SEZIONE DEL DOCUMENTO
..............................
Però di molecole un po’ più complesse,
importanti per l’origine della vita, nessuna traccia.
Si pensava di poterle individuare
in un prossimo futuro, ma non era ancora chiaro in che modo, queste molecole,
sarebbero arrivati dallo spazio sul nostro pianeta. Come singole molecole
sarebbero state distrutte dall’ultravioletto solare,
letale non solo per gli organismi viventi ma anche per le molecole fondamentali
per l’origine della vita. Se le molecole fossero state contenute all’interno di
asteroidi caduti sul nostro pianeta, sarebbero state distrutte dall’enorme calore
sprigionato dall’impatto o rimasti imprigionati all’interno dei frammenti.
Comunque, intorno alla metà degli
anni ottanta, la maggior parte degli scienziati impegnati nella ricerca in chimica
prebiotica, era dell’opinione che l’origine extraterrestri di sostanze
organiche dimostrasse solo la facilità con cui queste molecole possono essere
sintetizzate in presenza di carbonio, idrogeno, azoto e ossigeno.
Tale opinione fu anche ben
sintetizzata da Mario Ageno che concludeva (Lezioni di Biofisica 3, 1984):
«Anche se una minima frazione di esse riuscisse alla fine a sopravvivere e a
raggiungere in qualche modo l’idrosfera del pianeta, difficilmente l’evoluzione
chimica potrebbe procedere oltre, fino alla comparsa di organismi viventi,
senza un apporto continuo e di ben altro ordine di grandezza di sostanze di
nuova sintesi di provenienza locale».
..............................
INFORMAZIONI ESTRATTE
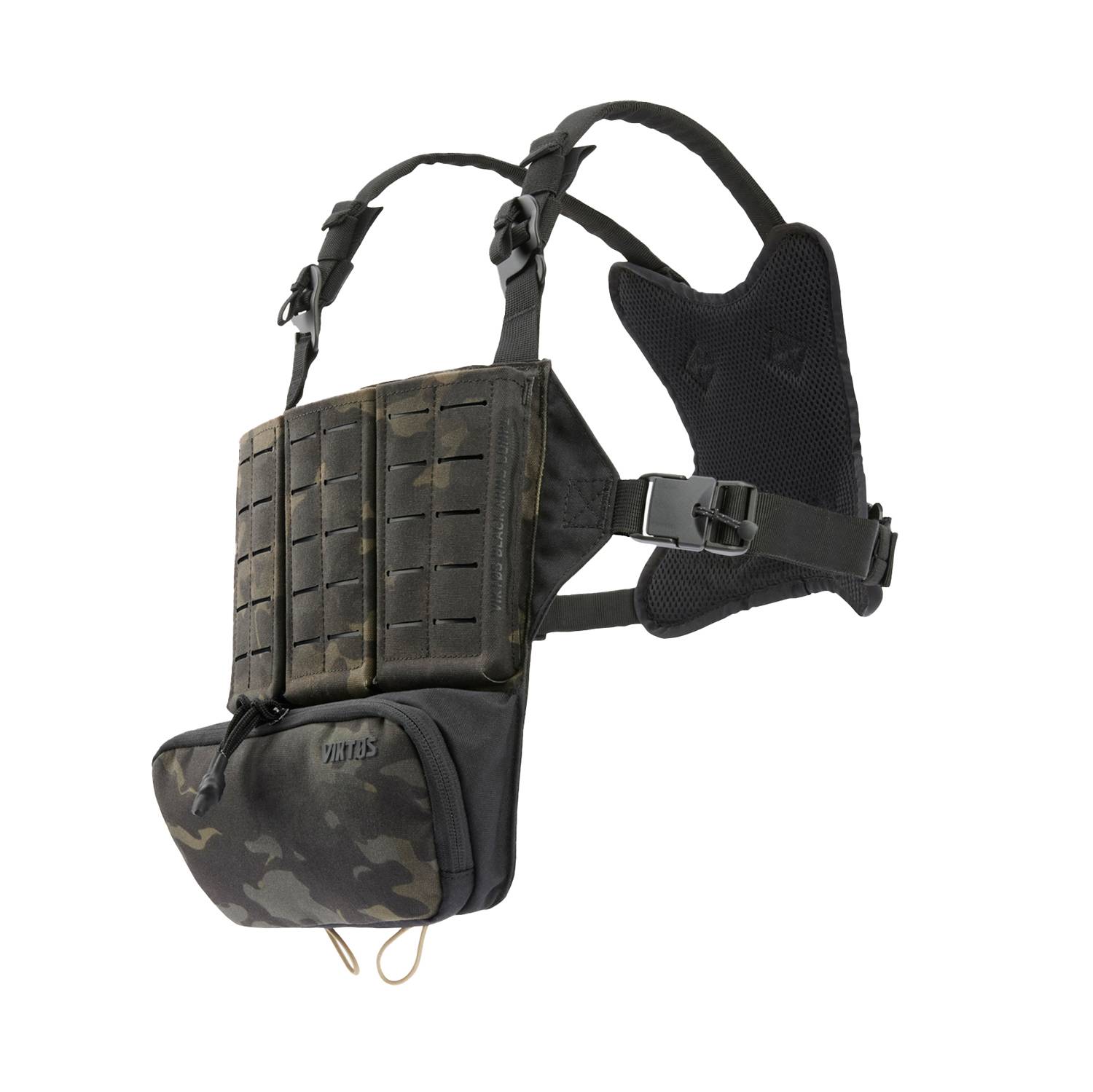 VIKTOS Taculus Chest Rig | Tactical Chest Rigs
..............................
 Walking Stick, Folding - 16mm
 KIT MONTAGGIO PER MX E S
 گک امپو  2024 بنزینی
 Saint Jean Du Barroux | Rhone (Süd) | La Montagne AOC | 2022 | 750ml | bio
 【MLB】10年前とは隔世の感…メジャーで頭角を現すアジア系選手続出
..............................
IL TUO OBIETTIVO
Riporta parola per parola la parte del testo sulle molecole extraterrestri che si apre con le parole contenenti "Si pensava di" e si chiude con "azoto e ossigeno.".

RISPOSTA
Si pensava di poterle individuare
in un prossimo futuro, ma non era ancora chiaro in che modo, queste molecole,
sarebbero arrivati dallo spazio sul nostro pianeta. Come singole molecole
sarebbero state distrutte dall’ultravioletto solare,
letale non solo per gli organismi viventi ma anche per le molecole fondamentali
per l’origine della vita. Se le molecole fossero state contenute all’interno di
asteroidi caduti sul nostro pianeta, sarebbero state distrutte dall’enorme calore
sprigionato dall’impatto o rimasti imprigionati all’interno dei frammenti.
Comunque, intorno alla metà degli
anni ottanta, la maggior parte degli scienziati impegnati nella ricerca in chimica
prebiotica, era dell’opinione che l’origine extraterrestri di sostanze
organiche dimostrasse solo la facilità con cui queste molecole possono essere
sintetizzate in presenza di carbonio, idrogeno, azoto e ossigeno.